Dari beberapa pendapat ulama diatas tampak bahwa bahwa perbedaan kaidah fiqih dan ushul fiqih secara konkrit terletak pada obyek nya. obyek kaidah fiqih adalah perbuatan mukallaf, sedangkan obyek ushul fiqih adalah dalil sumber hukum. Selain itu, perbedaan kaidah fiqih dengan ushul fiqih dapat dilihat dari cara atau proses pembentukannya.
Masih menurut Ali Ahmad al-Nadawi, terdapat beberapa keistimewaan qawa'id fiqhiyyah yang tidak terdapat dalam qawa'id usuliyyah yaitu sebagai berikut :
- Kaidah fiqih dapat memelihara dan menghimpun berbagai masalah yang sama, juga sebagai barometer dalam mengidentifikasi berbagai hukum yang masuk dalam ruang lingkupnya.
- Kaidah fiqih dapat menunjukkan bahwa hukum-hukum yang illatnya sama meskipun berbeda-beda hukum merupakan satu jenis 'illat dan maslahat.
- Sebagian besar masalah ushul fiqih todak mengkaji hikmah tasyri' dan maksudnya, tetapi mengkaji bagaimana mengeluarkan hukum dari lafal-lafal pembuat syari'at dengan menggunakan kaidah ushul fiqih yang mungkin dapat mengeluarkan hukum furu' dari lafal-lafal syari' tersebut. Sebaliknya, qawa'id fiqhiyyah mengkaji maksud-maksud syara' secara umum maupun khusus, juga sebagai parameter dalam mengidentifikasi rahasi-rahasia hukum dan hikmah-hikmah nya.
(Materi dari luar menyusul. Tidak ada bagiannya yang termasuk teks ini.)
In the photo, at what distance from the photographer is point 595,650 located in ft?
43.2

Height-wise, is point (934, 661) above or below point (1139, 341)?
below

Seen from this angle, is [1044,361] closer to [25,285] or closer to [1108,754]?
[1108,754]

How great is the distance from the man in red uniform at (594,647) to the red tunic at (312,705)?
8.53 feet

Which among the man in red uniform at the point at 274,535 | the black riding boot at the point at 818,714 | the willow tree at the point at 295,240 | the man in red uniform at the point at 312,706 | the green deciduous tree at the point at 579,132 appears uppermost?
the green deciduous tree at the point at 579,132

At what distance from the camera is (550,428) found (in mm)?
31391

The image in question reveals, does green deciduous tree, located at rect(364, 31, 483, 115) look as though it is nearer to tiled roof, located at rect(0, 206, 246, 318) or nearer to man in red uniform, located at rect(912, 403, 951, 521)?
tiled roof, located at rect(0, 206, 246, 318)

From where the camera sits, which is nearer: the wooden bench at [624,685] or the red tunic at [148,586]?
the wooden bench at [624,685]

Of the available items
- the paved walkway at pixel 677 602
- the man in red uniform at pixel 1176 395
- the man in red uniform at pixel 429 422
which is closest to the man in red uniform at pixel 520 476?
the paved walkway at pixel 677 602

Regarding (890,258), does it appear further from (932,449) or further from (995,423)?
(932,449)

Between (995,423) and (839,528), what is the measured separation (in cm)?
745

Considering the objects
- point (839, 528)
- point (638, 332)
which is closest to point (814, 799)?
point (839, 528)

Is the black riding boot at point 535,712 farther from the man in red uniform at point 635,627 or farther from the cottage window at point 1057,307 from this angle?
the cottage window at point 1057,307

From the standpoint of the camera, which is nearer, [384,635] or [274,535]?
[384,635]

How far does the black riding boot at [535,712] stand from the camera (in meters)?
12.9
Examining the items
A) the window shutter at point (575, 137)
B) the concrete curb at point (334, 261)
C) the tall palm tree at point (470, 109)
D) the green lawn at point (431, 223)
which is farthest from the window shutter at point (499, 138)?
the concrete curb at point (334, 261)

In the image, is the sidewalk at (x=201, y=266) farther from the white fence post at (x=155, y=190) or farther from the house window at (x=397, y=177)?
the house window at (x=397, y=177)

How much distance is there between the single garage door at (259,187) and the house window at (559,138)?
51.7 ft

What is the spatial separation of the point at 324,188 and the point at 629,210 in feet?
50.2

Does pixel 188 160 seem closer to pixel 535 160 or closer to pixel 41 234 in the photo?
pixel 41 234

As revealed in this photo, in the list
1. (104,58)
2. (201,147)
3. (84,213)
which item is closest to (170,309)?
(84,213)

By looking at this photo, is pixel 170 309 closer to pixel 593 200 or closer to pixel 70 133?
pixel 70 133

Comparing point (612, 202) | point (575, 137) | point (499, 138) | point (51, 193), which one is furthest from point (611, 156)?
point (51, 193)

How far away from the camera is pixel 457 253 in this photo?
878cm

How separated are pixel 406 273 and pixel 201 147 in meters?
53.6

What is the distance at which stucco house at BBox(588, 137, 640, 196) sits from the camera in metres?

Kadang-kadang kaidah usuliyyah dengan kaidah fiqhiyyah berbaur. Artinya, terdapat kaidah yang berposiisi ganda, di satu sisi kaidah tersebut sebagai kaidah fiqhiyyah, sedangkan di sisi lainnya juga berposisi sebagai kaidah usuliyyah. Misalnya dalam masalah sadd al-dari'ah dan 'urf, yaitu apabila sadd al-dari'ah dipandang sebagai dalil syara' karena memperhatikan ruang lingkupnya, maka ia disebut kaidah usuliyyah. Namun apabila dipandang sebagai perbuatan mukallaf, maka ia disebut kaidah fiqhiyyah. Dalam masalah ini apabila dikatakan bahwa : "setiap mubah yang dapat membawa kepada yang haram hukumnya haram" sebagai sadd aldhari'ah, maka ia disebut kaidah fiqhiyyah. Namun apabila dikatakan bahwa : "dalil yang menetapkan perkara yang haram menetapkan pula keharaman perkara yang dapat membawa kepada yang haram", maka ia disebut kaidah usuliyyah.